* Excerpt:
===

Building a sticky B2B SaaS business

SaaS = Success as software

The importance of retention to a B2B SaaS product is well understood.  Typically, a company thinks about building a customer success team to address churn when product/market fit and scalable acquisition have been mastered.  I fundamentally disagree with both the timing and approach.  Retention is so vital to growth, and therefore shareholder value, that it has to be built in from the off and a CS team is not the right way to begin to address it.  The primary vehicle for delivering retention and up-sell has to be the product.  Stickiness, ensuring retention, should be central to the design of the product and the business from the beginning.

B2B customers only buy your product to achieve something: they have a goal in mind.  Achieving those benefits and outcomes are what good sales people focus on.  The real challenge is that currently your product alone can’t deliver a customer’s goals.  The customer also has to change in some way.  They may need to change their processes, metrics, skillsets and/or the way they organise.  In some cases these changes may be minor; sometimes they can be significant.

Guiding customers through these changes is the role of customer success and should be an inherent part of your product.  After all, their goal is what customers are buying. It seems natural therefore that the product is designed to facilitate this.  Unfortunately, most B2B SaaS products don’t deliver.  They build a team of people to fill gaps in the product’s capability.  Worse still, this knee-jerk response is seen as the best practice.  Think that through: so called best practice is to add recurring cost to your business to address a failure to deliver on your value proposition – a product that helps customers achieve their goal.

===

* Tasks to carry out:
**1)** In the essay on building a sticky B2B SaaS business, what does the author say has to be the primary vehicle for delivering retention and up-sell?
**2)** Carry on with the essay on B2B SaaS retention from the point where it ends.

* Data excerpt:
===

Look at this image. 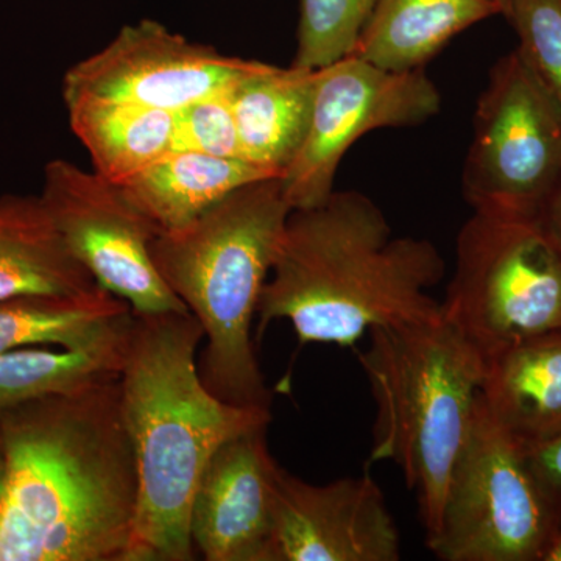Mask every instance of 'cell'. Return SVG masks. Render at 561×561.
<instances>
[{"label":"cell","instance_id":"484cf974","mask_svg":"<svg viewBox=\"0 0 561 561\" xmlns=\"http://www.w3.org/2000/svg\"><path fill=\"white\" fill-rule=\"evenodd\" d=\"M540 216L552 234L561 242V175Z\"/></svg>","mask_w":561,"mask_h":561},{"label":"cell","instance_id":"52a82bcc","mask_svg":"<svg viewBox=\"0 0 561 561\" xmlns=\"http://www.w3.org/2000/svg\"><path fill=\"white\" fill-rule=\"evenodd\" d=\"M560 519L561 504L538 481L526 446L479 397L427 548L443 561H542Z\"/></svg>","mask_w":561,"mask_h":561},{"label":"cell","instance_id":"3957f363","mask_svg":"<svg viewBox=\"0 0 561 561\" xmlns=\"http://www.w3.org/2000/svg\"><path fill=\"white\" fill-rule=\"evenodd\" d=\"M205 339L191 312L135 313L121 371L122 409L138 467L127 561H191V508L203 471L225 443L273 419L267 405L221 400L203 382Z\"/></svg>","mask_w":561,"mask_h":561},{"label":"cell","instance_id":"44dd1931","mask_svg":"<svg viewBox=\"0 0 561 561\" xmlns=\"http://www.w3.org/2000/svg\"><path fill=\"white\" fill-rule=\"evenodd\" d=\"M131 327L90 348H21L0 354V413L121 376Z\"/></svg>","mask_w":561,"mask_h":561},{"label":"cell","instance_id":"9c48e42d","mask_svg":"<svg viewBox=\"0 0 561 561\" xmlns=\"http://www.w3.org/2000/svg\"><path fill=\"white\" fill-rule=\"evenodd\" d=\"M440 92L424 69L391 72L356 55L317 70L311 124L280 175L291 210L330 198L343 157L367 133L416 127L437 116Z\"/></svg>","mask_w":561,"mask_h":561},{"label":"cell","instance_id":"5b68a950","mask_svg":"<svg viewBox=\"0 0 561 561\" xmlns=\"http://www.w3.org/2000/svg\"><path fill=\"white\" fill-rule=\"evenodd\" d=\"M368 334L357 357L376 402L370 461L400 467L430 540L481 397L485 357L443 312Z\"/></svg>","mask_w":561,"mask_h":561},{"label":"cell","instance_id":"7a4b0ae2","mask_svg":"<svg viewBox=\"0 0 561 561\" xmlns=\"http://www.w3.org/2000/svg\"><path fill=\"white\" fill-rule=\"evenodd\" d=\"M445 261L427 239L397 238L381 208L357 191H334L320 205L294 209L262 287L257 341L286 319L300 345L353 346L378 327L442 316L427 290Z\"/></svg>","mask_w":561,"mask_h":561},{"label":"cell","instance_id":"30bf717a","mask_svg":"<svg viewBox=\"0 0 561 561\" xmlns=\"http://www.w3.org/2000/svg\"><path fill=\"white\" fill-rule=\"evenodd\" d=\"M39 197L73 256L133 312H190L151 261V241L160 230L121 186L73 162L54 160L44 168Z\"/></svg>","mask_w":561,"mask_h":561},{"label":"cell","instance_id":"4316f807","mask_svg":"<svg viewBox=\"0 0 561 561\" xmlns=\"http://www.w3.org/2000/svg\"><path fill=\"white\" fill-rule=\"evenodd\" d=\"M7 497H9V471H7L5 459L0 453V526L5 515Z\"/></svg>","mask_w":561,"mask_h":561},{"label":"cell","instance_id":"f1b7e54d","mask_svg":"<svg viewBox=\"0 0 561 561\" xmlns=\"http://www.w3.org/2000/svg\"><path fill=\"white\" fill-rule=\"evenodd\" d=\"M494 2H496L497 7H500L502 14V11H504L505 2H507V0H494Z\"/></svg>","mask_w":561,"mask_h":561},{"label":"cell","instance_id":"ba28073f","mask_svg":"<svg viewBox=\"0 0 561 561\" xmlns=\"http://www.w3.org/2000/svg\"><path fill=\"white\" fill-rule=\"evenodd\" d=\"M461 186L472 210L538 216L561 175V110L518 49L490 70Z\"/></svg>","mask_w":561,"mask_h":561},{"label":"cell","instance_id":"8992f818","mask_svg":"<svg viewBox=\"0 0 561 561\" xmlns=\"http://www.w3.org/2000/svg\"><path fill=\"white\" fill-rule=\"evenodd\" d=\"M442 312L485 359L561 332V242L540 214L472 210Z\"/></svg>","mask_w":561,"mask_h":561},{"label":"cell","instance_id":"83f0119b","mask_svg":"<svg viewBox=\"0 0 561 561\" xmlns=\"http://www.w3.org/2000/svg\"><path fill=\"white\" fill-rule=\"evenodd\" d=\"M542 561H561V519L551 542H549L548 551H546Z\"/></svg>","mask_w":561,"mask_h":561},{"label":"cell","instance_id":"7c38bea8","mask_svg":"<svg viewBox=\"0 0 561 561\" xmlns=\"http://www.w3.org/2000/svg\"><path fill=\"white\" fill-rule=\"evenodd\" d=\"M275 561H398L401 534L368 472L316 485L279 468Z\"/></svg>","mask_w":561,"mask_h":561},{"label":"cell","instance_id":"cb8c5ba5","mask_svg":"<svg viewBox=\"0 0 561 561\" xmlns=\"http://www.w3.org/2000/svg\"><path fill=\"white\" fill-rule=\"evenodd\" d=\"M230 92H217L176 113L173 150L242 160Z\"/></svg>","mask_w":561,"mask_h":561},{"label":"cell","instance_id":"e0dca14e","mask_svg":"<svg viewBox=\"0 0 561 561\" xmlns=\"http://www.w3.org/2000/svg\"><path fill=\"white\" fill-rule=\"evenodd\" d=\"M496 14L494 0H378L353 55L391 72L424 69L449 41Z\"/></svg>","mask_w":561,"mask_h":561},{"label":"cell","instance_id":"2e32d148","mask_svg":"<svg viewBox=\"0 0 561 561\" xmlns=\"http://www.w3.org/2000/svg\"><path fill=\"white\" fill-rule=\"evenodd\" d=\"M98 286L69 250L39 195L0 197V301L81 294Z\"/></svg>","mask_w":561,"mask_h":561},{"label":"cell","instance_id":"277c9868","mask_svg":"<svg viewBox=\"0 0 561 561\" xmlns=\"http://www.w3.org/2000/svg\"><path fill=\"white\" fill-rule=\"evenodd\" d=\"M290 213L283 180L268 176L151 241L154 268L201 323L203 382L231 404H272L251 323Z\"/></svg>","mask_w":561,"mask_h":561},{"label":"cell","instance_id":"ffe728a7","mask_svg":"<svg viewBox=\"0 0 561 561\" xmlns=\"http://www.w3.org/2000/svg\"><path fill=\"white\" fill-rule=\"evenodd\" d=\"M65 103L92 171L110 183L122 186L173 150L176 113L94 99Z\"/></svg>","mask_w":561,"mask_h":561},{"label":"cell","instance_id":"6da1fadb","mask_svg":"<svg viewBox=\"0 0 561 561\" xmlns=\"http://www.w3.org/2000/svg\"><path fill=\"white\" fill-rule=\"evenodd\" d=\"M0 561H127L138 467L121 376L0 413Z\"/></svg>","mask_w":561,"mask_h":561},{"label":"cell","instance_id":"d4e9b609","mask_svg":"<svg viewBox=\"0 0 561 561\" xmlns=\"http://www.w3.org/2000/svg\"><path fill=\"white\" fill-rule=\"evenodd\" d=\"M526 449L538 481L561 504V434Z\"/></svg>","mask_w":561,"mask_h":561},{"label":"cell","instance_id":"603a6c76","mask_svg":"<svg viewBox=\"0 0 561 561\" xmlns=\"http://www.w3.org/2000/svg\"><path fill=\"white\" fill-rule=\"evenodd\" d=\"M502 16L518 35L516 49L561 110V0H507Z\"/></svg>","mask_w":561,"mask_h":561},{"label":"cell","instance_id":"7402d4cb","mask_svg":"<svg viewBox=\"0 0 561 561\" xmlns=\"http://www.w3.org/2000/svg\"><path fill=\"white\" fill-rule=\"evenodd\" d=\"M378 0H301L298 20V68L319 70L350 57Z\"/></svg>","mask_w":561,"mask_h":561},{"label":"cell","instance_id":"d6986e66","mask_svg":"<svg viewBox=\"0 0 561 561\" xmlns=\"http://www.w3.org/2000/svg\"><path fill=\"white\" fill-rule=\"evenodd\" d=\"M131 306L111 291L24 295L0 301V354L50 345L81 350L116 337L131 327Z\"/></svg>","mask_w":561,"mask_h":561},{"label":"cell","instance_id":"5bb4252c","mask_svg":"<svg viewBox=\"0 0 561 561\" xmlns=\"http://www.w3.org/2000/svg\"><path fill=\"white\" fill-rule=\"evenodd\" d=\"M316 90L317 70L254 62L230 92L242 160L283 175L308 135Z\"/></svg>","mask_w":561,"mask_h":561},{"label":"cell","instance_id":"8fae6325","mask_svg":"<svg viewBox=\"0 0 561 561\" xmlns=\"http://www.w3.org/2000/svg\"><path fill=\"white\" fill-rule=\"evenodd\" d=\"M254 62L228 57L160 22L144 20L125 25L108 46L73 65L62 79V99L125 102L179 113L230 90Z\"/></svg>","mask_w":561,"mask_h":561},{"label":"cell","instance_id":"ac0fdd59","mask_svg":"<svg viewBox=\"0 0 561 561\" xmlns=\"http://www.w3.org/2000/svg\"><path fill=\"white\" fill-rule=\"evenodd\" d=\"M268 176L279 175L239 158L172 150L121 190L161 232L190 224L232 191Z\"/></svg>","mask_w":561,"mask_h":561},{"label":"cell","instance_id":"9a60e30c","mask_svg":"<svg viewBox=\"0 0 561 561\" xmlns=\"http://www.w3.org/2000/svg\"><path fill=\"white\" fill-rule=\"evenodd\" d=\"M486 411L526 448L561 434V332L507 346L485 359Z\"/></svg>","mask_w":561,"mask_h":561},{"label":"cell","instance_id":"4fadbf2b","mask_svg":"<svg viewBox=\"0 0 561 561\" xmlns=\"http://www.w3.org/2000/svg\"><path fill=\"white\" fill-rule=\"evenodd\" d=\"M267 430L232 438L203 471L191 508L195 553L208 561H275L276 479L279 465Z\"/></svg>","mask_w":561,"mask_h":561}]
</instances>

===

* Task-by-task outputs:
**1)** The product.

**2)**
Sticky by design

There is an alternative: build a product and a business that delivers success by design and is therefore inherently sticky.  Much of what I suggest is about expanding the product to take on tasks that are done but through other, typically people-based channels.  Anyone with experience of product support will recognise this as case-deflection: moving agent-based advice to self-service.  Let me add that I do not foresee the end of CSMs.  They will continue but in fewer numbers as more and more advice and guidance is productised.  The problems they focus will be of a higher order, requiring greater understanding of business processes and the psychology of change.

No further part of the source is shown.